## begin SOURCE DATA
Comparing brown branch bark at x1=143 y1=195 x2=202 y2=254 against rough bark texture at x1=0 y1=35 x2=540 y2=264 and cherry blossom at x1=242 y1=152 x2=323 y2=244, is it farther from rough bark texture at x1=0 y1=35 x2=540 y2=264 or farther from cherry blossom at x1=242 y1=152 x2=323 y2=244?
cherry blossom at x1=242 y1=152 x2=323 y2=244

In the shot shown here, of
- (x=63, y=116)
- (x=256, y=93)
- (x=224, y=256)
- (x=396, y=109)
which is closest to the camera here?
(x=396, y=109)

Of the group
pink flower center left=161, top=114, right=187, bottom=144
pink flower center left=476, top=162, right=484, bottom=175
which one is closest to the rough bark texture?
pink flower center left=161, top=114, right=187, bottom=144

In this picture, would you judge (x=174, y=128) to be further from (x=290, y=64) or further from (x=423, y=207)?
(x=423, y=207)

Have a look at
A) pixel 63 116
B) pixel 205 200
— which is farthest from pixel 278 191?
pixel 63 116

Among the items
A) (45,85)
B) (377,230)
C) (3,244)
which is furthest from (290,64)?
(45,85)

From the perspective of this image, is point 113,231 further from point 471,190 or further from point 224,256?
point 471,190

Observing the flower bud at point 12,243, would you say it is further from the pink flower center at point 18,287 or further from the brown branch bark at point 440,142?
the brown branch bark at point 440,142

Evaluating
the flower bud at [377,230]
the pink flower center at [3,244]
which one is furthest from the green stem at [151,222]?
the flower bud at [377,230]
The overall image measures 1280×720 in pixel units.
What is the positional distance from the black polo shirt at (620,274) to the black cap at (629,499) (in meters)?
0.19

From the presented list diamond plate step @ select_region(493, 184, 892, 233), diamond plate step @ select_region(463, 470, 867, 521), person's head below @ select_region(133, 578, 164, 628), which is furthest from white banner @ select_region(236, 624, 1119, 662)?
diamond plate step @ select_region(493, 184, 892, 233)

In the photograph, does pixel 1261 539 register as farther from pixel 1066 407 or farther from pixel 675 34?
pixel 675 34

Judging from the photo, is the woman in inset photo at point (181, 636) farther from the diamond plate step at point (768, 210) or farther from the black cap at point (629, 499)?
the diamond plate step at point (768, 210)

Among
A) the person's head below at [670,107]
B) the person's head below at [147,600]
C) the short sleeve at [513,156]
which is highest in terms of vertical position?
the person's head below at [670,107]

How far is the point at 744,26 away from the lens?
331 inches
## end SOURCE DATA
WHAT YOU SHOULD DO: Render the records above as a JSON list of strings, one string per line, from the line containing "In the photograph, does" through the end of the records, inclusive. Leave out blank lines.

FINAL ANSWER:
[
  "In the photograph, does pixel 1261 539 register as farther from pixel 1066 407 or farther from pixel 675 34?",
  "pixel 675 34",
  "Judging from the photo, is the woman in inset photo at point (181, 636) farther from the diamond plate step at point (768, 210) or farther from the black cap at point (629, 499)?",
  "the diamond plate step at point (768, 210)",
  "Among",
  "A) the person's head below at [670,107]",
  "B) the person's head below at [147,600]",
  "C) the short sleeve at [513,156]",
  "which is highest in terms of vertical position?",
  "the person's head below at [670,107]",
  "How far is the point at 744,26 away from the lens?",
  "331 inches"
]